The goal of the proposed study is to elucidate signal transduction pathways that are important in mediating the oncogenic insulin and insulin-like growth factor I receptors (IR and IGFR)-induced cell growth and transformation, and to explore novel signaling molecules for these receptors. IR and IGFR are two receptor tyrosine kinases which play important roles in regulating cellular metabolic activities, growth and differentiation. The focus will be on identifying the specific Rho/Rac/Cdc42-mediated signaling pathways and molecules involved in regulating distinct cell transforming properties. The major approach will employ loss-of-function mutants of the oncogenic IR and IGFR, as well as various activated and dominant inhibitory mutants of the signaling molecules of Rho/Rac/Cdc42, IRS-1 and P13 kinase to dissect their signal transduction pathways important for cell growth and transformation. The specific aims are: 1. To investigate the effect of oncogenic IR and IGFR and their loss-of-function mutants on Rho/Rac/Cdc42-mediated signaling functions. 2. To elucidate the Rho/Rac/Cdc42-mediated signaling pathways involved in regulating the oncogenic IR and IGFR-induced cell growth and transformation. 3. To explore the role of IRS-1 and P13 kinase in the oncogenic IR and IGFR- induced cell growth and transformation. 4. To explore the role of an IGFR-interacting G beta-related protein, named IGIP, in IGFR signaling functions.

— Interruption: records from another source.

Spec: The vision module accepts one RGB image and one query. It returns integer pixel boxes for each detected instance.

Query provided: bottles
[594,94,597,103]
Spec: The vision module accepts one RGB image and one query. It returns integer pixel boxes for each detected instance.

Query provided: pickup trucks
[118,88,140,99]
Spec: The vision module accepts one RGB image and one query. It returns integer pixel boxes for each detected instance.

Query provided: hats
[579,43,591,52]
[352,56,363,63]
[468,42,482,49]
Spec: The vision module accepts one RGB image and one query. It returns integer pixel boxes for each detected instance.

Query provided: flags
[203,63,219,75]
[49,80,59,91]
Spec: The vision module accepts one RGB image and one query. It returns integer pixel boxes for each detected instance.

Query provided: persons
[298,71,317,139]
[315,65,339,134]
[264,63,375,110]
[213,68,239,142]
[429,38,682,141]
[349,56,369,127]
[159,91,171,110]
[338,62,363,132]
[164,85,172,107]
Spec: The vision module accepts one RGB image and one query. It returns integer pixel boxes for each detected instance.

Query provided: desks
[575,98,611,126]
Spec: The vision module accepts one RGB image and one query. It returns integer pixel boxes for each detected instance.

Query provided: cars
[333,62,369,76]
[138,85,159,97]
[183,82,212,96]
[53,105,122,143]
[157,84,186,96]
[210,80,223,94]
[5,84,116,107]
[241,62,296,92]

拟议的研究的目的是阐明信号转导 对于介导致癌胰岛素和 胰岛素样生长因子I受体（IR和IGFR）诱导的细胞生长 和转化，并探索这些新型信号分子 受体。 IR和IGFR是两个受体酪氨酸激酶 在调节细胞代谢活性，生长和 分化。 重点将是确定特定 RHO/RAC/CDC42介导的信号通路和分子参与 调节不同的细胞转换特性。 主要方法 将采用致癌性IR和IGFR的功能丧失突变体，作为 以及各种激活和显性抑制突变体 RHO/RAC/CDC42，IRS-1和P13激酶的信号分子剖析 它们对细胞生长和 转型。 具体目的是：1。研究 致癌IR和IGFR及其在功能丧失上突变体 RHO/RAC/CDC42介导的信号传导函数。 2。阐明 RHO/RAC/CDC42介导的信号通路涉及调节 致癌IR和IGFR诱导的细胞生长和转化。 3 探索IRS-1和P13激酶在致癌IR和IGFR-的作用 诱导细胞生长和转化。 4。探索一个 IGFR信号传导中的IGFR相互作用Gβ相关蛋白，称为IGIP 功能。